Brief:
Using the article below on Israel and a possible strike on Iran, decide whether each statement agrees with it. Answer yes or no for each, and quote the words from the article that settle it.
1. The two KC-46A tanker aircraft are scheduled for delivery in the 2023-2024 timeframe.
2. A Pentagon spokeswoman declined to comment.
3. Giora Eiland once led the Israeli National Security Council.

Document extract:
____
By Arie Egozi on December 14, 2021 at 4:49 AM

Boeing KC-46

TEL AVIV: While Israel is working hard to signal it is gearing up to strike Iranian nuclear sites, government sources here say there is almost no chance of Israeli military action without American approval — approval that does not seem likely to come in the near term.

Israeli sources point to two examples of what they view as America attempting to slow Israel’s push towards military action: the unofficial rejection of an Israeli request to get air refueling services from US Air Force tankers if and when Israel decides to attack, and the fact that Israel could not convince the US to make an emergency move to speed up delivery of two KC-46A tanker aircraft, currently scheduled to be delivered in the 2023-2024 timeframe.

“The US effort to cool off the Israeli intention to act is portrayed by small delays and longer evaluation of Israeli requests,” one Israeli defense source told Breaking Defense on condition of anonymity. Sources briefed on the results of a recent Israeli delegation to the US noted frustration on the part of Israeli Defense Minister Benny Gantz over the response from DC.

The best-case timeline for an Israeli strike is still some months out, defense sources with knowledge of Israeli preparations tell Breaking Defense. That timeline is the result of the particularly complicated nature of attacking the Iranian nuclear sites, spread around this country and protected by thick layers of rocks and sand. (Had Israel been able to receive the KC-46A tankers earlier than planned, it would have accelerated the timeline for a potential strike.)

A spokeswoman for the Pentagon directed inquiries to the State Department; a spokesperson for State declined to comment.

While the Biden administration and its European partners are in ongoing negotiations with Iran about a new nuclear deal, officials in Israel have been openly saying for months that they doubt any agreement will come together. The message has been consistent: that Israel will act for its own security, with or without American consent, and is preparing for war.

For instance, earlier this month David Barnea, the head of the Israel Mossad, said in an internal ceremony of the covert organization that Israel will do “whatever it takes” to make sure Iran never develops a nuclear weapon and that a bad nuclear deal between powers is “intolerable.”

Meanwhile, Israeli Defense Forces Chief of Staff Gen. Aviv Kohavi has said a few times this year that military planning is underway, most notably in January when he said “I have ordered the IDF to prepare a number of operational plans, in addition to the existing ones. We are studying these plans and we will develop them over the next year.”

But experts such as Giora Eiland, a retired IDF general officer who led the Israeli National Security Council, are skeptical that Israel would truly act without Washington’s backing. “If and when Israel will feel that there is no other type of action to stop the Iranians, it will involve a serious dialogue with Washington,” he told Breaking Defense.

In lieu of a full-out assault on Iranian locations, Israel may be continuing the “shadow war” efforts that were common against Iran during the previous presidency of Benjamin Netanyahu.
____
Saved data entries:

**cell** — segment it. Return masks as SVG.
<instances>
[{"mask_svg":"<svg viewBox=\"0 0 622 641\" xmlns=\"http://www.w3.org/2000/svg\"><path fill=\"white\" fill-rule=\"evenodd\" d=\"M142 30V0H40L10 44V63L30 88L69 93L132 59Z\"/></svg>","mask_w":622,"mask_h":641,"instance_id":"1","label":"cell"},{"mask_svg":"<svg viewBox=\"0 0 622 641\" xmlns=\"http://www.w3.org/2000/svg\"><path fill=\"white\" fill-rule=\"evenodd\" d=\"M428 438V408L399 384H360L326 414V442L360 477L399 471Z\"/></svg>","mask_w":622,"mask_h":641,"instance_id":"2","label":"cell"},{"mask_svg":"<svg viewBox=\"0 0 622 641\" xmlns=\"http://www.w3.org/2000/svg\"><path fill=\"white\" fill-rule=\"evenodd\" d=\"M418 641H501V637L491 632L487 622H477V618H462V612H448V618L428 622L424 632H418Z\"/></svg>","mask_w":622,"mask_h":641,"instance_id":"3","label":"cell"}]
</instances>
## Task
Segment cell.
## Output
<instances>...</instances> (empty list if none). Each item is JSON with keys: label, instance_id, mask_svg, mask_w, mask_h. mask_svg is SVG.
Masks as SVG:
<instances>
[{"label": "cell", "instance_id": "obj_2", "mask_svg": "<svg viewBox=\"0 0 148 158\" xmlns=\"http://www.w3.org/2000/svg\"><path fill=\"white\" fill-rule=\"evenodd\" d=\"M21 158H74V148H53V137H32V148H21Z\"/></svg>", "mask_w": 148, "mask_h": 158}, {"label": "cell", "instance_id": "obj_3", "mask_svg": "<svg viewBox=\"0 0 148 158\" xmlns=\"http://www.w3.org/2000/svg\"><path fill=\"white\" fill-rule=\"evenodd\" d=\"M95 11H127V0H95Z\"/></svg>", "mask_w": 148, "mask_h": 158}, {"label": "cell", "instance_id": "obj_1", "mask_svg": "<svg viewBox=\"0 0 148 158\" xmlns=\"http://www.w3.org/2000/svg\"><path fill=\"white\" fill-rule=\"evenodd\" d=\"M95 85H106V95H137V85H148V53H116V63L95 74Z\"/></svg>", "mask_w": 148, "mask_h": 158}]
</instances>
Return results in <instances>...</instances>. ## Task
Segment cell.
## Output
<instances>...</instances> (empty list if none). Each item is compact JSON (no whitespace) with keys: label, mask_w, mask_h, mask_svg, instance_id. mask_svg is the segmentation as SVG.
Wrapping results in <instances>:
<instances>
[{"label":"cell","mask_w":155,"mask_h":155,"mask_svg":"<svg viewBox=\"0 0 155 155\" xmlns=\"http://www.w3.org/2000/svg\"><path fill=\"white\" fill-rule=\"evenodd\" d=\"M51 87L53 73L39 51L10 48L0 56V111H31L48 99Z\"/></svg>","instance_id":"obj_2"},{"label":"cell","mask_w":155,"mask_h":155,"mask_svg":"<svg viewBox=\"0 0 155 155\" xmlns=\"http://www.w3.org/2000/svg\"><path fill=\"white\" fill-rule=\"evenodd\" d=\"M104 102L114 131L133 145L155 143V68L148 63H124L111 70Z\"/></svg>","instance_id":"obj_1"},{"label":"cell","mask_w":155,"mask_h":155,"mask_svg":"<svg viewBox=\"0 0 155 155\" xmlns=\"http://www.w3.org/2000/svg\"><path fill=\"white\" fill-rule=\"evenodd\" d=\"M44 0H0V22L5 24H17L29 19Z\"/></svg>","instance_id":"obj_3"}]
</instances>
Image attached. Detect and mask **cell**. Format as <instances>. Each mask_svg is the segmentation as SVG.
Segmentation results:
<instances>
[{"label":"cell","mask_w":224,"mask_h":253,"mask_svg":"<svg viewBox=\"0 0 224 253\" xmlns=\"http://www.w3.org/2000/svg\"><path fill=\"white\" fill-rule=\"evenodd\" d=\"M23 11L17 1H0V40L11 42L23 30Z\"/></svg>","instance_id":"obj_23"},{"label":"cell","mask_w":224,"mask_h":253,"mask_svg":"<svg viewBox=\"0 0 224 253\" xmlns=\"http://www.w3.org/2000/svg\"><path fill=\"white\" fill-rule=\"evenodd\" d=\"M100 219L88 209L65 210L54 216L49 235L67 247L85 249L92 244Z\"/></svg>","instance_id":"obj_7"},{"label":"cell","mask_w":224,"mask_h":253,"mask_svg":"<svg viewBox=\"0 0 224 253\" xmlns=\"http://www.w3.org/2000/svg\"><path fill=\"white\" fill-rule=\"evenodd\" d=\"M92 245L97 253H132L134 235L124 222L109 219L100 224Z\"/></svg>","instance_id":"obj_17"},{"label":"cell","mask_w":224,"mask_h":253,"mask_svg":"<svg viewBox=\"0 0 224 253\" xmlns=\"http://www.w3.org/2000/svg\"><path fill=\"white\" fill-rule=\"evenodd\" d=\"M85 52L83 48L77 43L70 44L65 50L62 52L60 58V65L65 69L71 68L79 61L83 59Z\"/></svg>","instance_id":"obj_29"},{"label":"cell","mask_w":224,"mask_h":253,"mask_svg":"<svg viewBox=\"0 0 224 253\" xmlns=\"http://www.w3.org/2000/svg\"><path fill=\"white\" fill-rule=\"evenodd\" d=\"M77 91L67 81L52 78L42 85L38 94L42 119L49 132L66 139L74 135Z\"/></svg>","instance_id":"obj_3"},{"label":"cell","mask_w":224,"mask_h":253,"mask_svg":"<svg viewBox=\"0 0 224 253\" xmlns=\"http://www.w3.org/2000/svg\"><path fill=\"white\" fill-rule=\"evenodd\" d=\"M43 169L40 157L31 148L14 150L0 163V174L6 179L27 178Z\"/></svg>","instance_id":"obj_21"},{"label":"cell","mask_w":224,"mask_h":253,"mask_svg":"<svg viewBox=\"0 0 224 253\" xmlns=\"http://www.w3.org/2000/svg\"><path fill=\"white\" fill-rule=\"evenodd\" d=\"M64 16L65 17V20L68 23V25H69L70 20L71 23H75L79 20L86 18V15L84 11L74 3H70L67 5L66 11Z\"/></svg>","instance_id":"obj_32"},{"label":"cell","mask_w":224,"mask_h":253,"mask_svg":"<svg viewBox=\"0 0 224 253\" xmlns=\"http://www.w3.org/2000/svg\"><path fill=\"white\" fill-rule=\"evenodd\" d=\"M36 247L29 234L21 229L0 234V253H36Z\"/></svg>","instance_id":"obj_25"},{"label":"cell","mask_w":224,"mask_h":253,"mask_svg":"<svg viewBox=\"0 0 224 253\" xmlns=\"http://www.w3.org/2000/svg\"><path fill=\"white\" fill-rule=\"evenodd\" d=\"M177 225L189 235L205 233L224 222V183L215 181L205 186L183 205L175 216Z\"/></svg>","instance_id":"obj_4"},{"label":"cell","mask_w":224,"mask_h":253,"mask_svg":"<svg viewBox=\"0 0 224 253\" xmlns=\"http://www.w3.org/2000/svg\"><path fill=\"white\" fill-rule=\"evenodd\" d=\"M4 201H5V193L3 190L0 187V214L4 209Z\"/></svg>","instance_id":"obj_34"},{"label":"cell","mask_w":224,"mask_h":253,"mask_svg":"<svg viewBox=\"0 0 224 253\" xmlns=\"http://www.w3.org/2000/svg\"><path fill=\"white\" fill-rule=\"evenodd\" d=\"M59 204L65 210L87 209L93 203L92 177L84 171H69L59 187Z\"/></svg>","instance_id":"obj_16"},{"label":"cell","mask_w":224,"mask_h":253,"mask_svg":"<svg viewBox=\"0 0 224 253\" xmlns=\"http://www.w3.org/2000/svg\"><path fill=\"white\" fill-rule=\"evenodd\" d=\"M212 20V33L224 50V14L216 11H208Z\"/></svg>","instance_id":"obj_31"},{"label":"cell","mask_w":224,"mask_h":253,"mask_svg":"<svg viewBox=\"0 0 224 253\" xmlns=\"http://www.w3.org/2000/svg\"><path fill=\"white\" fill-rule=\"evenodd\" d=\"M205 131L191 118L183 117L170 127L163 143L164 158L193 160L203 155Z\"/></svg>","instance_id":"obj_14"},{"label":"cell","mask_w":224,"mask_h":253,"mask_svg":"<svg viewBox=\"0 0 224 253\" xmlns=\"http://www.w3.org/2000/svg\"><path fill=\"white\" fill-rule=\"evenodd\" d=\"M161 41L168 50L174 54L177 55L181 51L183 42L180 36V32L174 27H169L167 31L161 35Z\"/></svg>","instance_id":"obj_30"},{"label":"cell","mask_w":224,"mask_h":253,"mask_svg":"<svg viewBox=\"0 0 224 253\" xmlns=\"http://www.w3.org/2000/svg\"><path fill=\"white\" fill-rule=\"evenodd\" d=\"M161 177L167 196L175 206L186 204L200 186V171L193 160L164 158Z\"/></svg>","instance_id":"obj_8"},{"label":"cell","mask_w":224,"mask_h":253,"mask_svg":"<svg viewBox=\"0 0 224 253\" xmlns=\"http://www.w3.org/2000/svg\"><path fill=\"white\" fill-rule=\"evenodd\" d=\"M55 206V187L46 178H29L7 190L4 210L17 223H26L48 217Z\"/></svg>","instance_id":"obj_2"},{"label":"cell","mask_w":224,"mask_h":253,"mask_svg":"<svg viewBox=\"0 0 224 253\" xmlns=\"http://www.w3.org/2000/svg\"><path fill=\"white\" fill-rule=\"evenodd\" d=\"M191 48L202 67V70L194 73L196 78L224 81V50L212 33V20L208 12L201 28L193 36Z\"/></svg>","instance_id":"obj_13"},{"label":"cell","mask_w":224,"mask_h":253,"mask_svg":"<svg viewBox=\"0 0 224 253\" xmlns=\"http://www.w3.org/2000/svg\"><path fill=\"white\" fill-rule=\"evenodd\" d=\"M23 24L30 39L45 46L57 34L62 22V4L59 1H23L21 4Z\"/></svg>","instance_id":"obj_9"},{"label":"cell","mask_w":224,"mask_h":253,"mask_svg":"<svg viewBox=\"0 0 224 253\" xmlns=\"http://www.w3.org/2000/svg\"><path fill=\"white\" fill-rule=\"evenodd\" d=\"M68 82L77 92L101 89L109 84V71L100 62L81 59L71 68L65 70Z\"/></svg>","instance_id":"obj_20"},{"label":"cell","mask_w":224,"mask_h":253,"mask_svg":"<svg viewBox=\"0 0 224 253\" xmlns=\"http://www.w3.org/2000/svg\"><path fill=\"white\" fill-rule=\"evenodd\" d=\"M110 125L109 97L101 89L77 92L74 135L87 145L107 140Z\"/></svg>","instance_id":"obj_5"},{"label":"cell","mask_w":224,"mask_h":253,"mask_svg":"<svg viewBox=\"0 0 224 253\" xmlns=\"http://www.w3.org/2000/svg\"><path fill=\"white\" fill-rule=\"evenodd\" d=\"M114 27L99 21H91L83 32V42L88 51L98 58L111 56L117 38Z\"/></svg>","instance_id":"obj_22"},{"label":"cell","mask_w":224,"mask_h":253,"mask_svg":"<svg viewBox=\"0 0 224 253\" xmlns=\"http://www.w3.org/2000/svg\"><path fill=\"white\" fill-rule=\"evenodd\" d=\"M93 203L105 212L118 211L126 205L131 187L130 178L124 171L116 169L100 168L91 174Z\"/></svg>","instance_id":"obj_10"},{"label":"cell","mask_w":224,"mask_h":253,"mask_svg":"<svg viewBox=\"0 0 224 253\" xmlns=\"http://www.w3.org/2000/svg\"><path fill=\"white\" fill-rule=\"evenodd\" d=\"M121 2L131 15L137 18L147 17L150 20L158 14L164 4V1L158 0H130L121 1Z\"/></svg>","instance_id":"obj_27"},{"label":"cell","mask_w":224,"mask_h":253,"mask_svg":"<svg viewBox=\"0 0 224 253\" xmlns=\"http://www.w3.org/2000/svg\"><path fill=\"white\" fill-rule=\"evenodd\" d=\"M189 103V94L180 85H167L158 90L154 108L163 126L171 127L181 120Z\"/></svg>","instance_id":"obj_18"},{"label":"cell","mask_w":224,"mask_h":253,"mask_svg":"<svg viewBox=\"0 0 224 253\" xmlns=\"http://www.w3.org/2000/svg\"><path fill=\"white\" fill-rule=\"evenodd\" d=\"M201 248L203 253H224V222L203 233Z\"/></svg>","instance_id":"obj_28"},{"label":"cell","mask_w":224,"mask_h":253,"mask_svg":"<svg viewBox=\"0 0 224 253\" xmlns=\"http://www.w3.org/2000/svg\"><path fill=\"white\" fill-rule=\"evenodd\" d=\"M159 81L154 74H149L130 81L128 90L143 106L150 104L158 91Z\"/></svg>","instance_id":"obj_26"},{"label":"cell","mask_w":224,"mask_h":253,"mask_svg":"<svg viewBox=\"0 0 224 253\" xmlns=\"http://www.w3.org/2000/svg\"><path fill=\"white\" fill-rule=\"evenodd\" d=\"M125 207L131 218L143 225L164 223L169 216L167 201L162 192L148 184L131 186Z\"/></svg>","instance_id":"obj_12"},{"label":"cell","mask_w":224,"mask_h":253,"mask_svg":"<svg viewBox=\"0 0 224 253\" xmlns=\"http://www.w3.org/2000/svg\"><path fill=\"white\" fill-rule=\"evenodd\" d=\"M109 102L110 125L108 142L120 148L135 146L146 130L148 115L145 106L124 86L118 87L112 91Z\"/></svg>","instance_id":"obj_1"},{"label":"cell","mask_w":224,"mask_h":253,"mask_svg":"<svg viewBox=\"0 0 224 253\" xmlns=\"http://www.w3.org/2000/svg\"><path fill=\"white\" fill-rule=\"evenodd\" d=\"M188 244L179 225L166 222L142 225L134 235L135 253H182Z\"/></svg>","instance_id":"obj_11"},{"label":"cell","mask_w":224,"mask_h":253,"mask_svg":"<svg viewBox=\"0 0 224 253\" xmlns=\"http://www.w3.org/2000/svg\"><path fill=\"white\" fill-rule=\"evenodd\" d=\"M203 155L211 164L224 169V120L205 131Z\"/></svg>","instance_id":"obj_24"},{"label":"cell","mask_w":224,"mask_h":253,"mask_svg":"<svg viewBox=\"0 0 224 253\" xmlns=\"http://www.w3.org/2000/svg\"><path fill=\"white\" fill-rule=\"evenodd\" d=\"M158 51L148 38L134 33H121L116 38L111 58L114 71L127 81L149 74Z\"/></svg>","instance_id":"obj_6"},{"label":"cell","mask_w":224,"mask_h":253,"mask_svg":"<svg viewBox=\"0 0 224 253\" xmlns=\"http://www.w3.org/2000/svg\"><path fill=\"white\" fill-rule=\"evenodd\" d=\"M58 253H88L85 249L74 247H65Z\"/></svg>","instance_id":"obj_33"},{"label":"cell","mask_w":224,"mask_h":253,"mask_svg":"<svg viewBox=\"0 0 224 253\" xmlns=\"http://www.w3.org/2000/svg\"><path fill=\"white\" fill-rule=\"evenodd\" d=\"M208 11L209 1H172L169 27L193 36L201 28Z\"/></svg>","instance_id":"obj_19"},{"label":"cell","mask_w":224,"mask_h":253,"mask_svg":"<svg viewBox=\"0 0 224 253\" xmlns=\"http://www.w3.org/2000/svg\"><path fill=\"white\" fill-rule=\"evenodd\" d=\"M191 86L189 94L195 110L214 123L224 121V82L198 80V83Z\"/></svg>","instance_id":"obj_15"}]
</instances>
____
Task answer:
1. Yes: "currently scheduled to be delivered in the 2023-2024 timeframe"
2. No: "A spokeswoman for the Pentagon directed inquiries to the State Department; a spokesperson for State declined to comment."
3. Yes: "a retired IDF general officer who led the Israeli National Security Council"